FTS reduced the membrane localization of Ras in both serum and platelet-derived growth factor (PDGF). FTS (7.5-20 micromol/L) potently inhibited PDGF-induced HMC proliferation but had no effect on serum-induced proliferation. FTS (10-20 micromol/L) inhibited both Ras and phospho-MAPK activation by serum and PDGF. Furthermore, FTS (10-20 micromol/L) increased HMC apoptosis in the presence of PDGF but not in serum. Moreover, PDGF-stimulated activation of the survival protein Akt was inhibited by FTS. In contrast, serum-stimulated activation of Akt was unaffected by FTS.
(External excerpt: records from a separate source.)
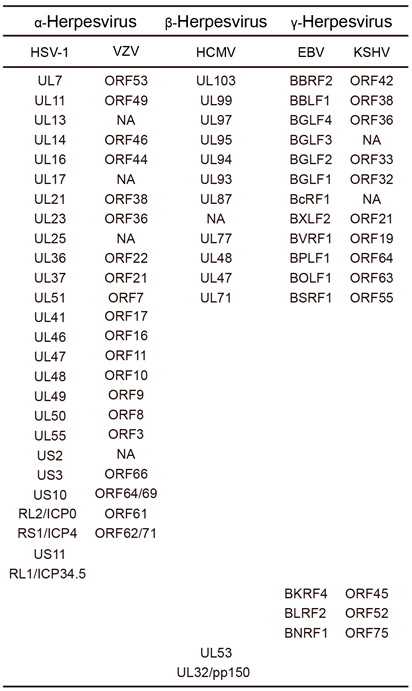 | α-Herpesvirus | | β-Herpesvirus | γ-Herpesvirus | |
|---|---|---|---|---|
| HSV-1 | VZV | HCMV | EBV | KSHV |
| UL7 | ORF53 | UL103 | BBRF2 | ORF42 |
| UL11 | ORF49 | UL99 | BBLF1 | ORF38 |
| UL13 | NA | UL97 | BGLF4 | ORF36 |
| UL14 | ORF46 | UL95 | BGLF3 | NA |
| UL16 | ORF44 | UL94 | BGLF2 | ORF33 |
| UL17 | NA | UL93 | BGLF1 | ORF32 |
| UL21 | ORF38 | UL87 | BcRF1 | NA |
| UL23 | ORF36 | NA | BXLF2 | ORF21 |
| UL25 | NA | UL77 | BVRF1 | ORF19 |
| UL36 | ORF22 | UL48 | BPLF1 | ORF64 |
| UL37 | ORF21 | UL47 | BOLF1 | ORF63 |
| UL51 | ORF7 | UL71 | BSRF1 | ORF55 |
| UL41 | ORF17 | | | |
| UL46 | ORF16 | | | |
| UL47 | ORF11 | | | |
| UL48 | ORF10 | | | |
| UL49 | ORF9 | | | |
| UL50 | ORF8 | | | |
| UL55 | ORF3 | | | |
| US2 | NA | | | |
| US3 | ORF66 | | | |
| US10 | ORF64/69 | | | |
| RL2/ICP0 | ORF61 | | | |
| RS1/ICP4 | ORF62/71 | | | |
| US11 | | | | |
| RL1/ICP34.5 | | | | |
| | | | BKRF4 | ORF45 |
| | | | BLRF2 | ORF52 |
| | | | BNRF1 | ORF75 |
| | | UL53 | | |
| | | UL32/pp150 | | |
FTS (5-20 micromol/L) inhibits PDGF-induced but not serum-induced HMC proliferation. FTS (10-20 micromol/L) also promotes HMC apoptosis in the presence of PDGF but not serum. These effects appear to be mediated by inhibitory effects on Ras-dependent signaling that occur as a result of the dislodgment of Ras from its membrane-anchorage sites by FTS. The selectivity of FTS toward PDGF-driven HMC proliferation suggests that FTS may be a valuable therapeutic in mesangioproliferative renal disease.
许多参与人系膜细胞(HMC)增殖的促增殖细胞因子通过Ras GTP酶超家族进行信号传导。使用Ras拮抗剂S-反式,反式-法尼基硫代水杨酸(FTS)来研究抑制Ras信号传导对HMC增殖的影响。
通过蛋白质免疫印迹分析Ras表达、膜定位、丝裂原活化蛋白激酶(MAPK)和Akt激活。使用Raf的Ras结合结构域通过下拉试验测定Ras激活。使用活细胞数量的MTS试验评估HMC生长曲线,同时用溴脱氧尿苷(BrdU)掺入法测量DNA合成。使用Hoechst 33342染色来确定细胞凋亡。
FTS降低了血清和血小板衍生生长因子(PDGF)中Ras的膜定位。FTS(7.5 - 20微摩尔/升)有效抑制PDGF诱导的HMC增殖,但对血清诱导的增殖没有影响。FTS(10 - 20微摩尔/升)抑制血清和PDGF诱导 的Ras和磷酸化MAPK激活。此外,FTS(10 - 20微摩尔/升)在存在PDGF的情况下增加HMC凋亡,但在血清中则不然。此外,FTS抑制PDGF刺激的存活蛋白Akt的激活。相比之下,血清刺激的Akt激活不受FTS影响。
FTS(5 - 20微摩尔/升)抑制PDGF诱导的而非血清诱导的HMC增殖。FTS(10 - 20微摩尔/升)在存在PDGF而非血清的情况下也促进HMC凋亡。这些作用似乎是由对Ras依赖性信号传导的抑制作用介导的,这是由于FTS使Ras从其膜锚定位点脱离所致。FTS对PDGF驱动的HMC增殖的选择性表明FTS可能是系膜增生性肾病中有价值的治疗药物。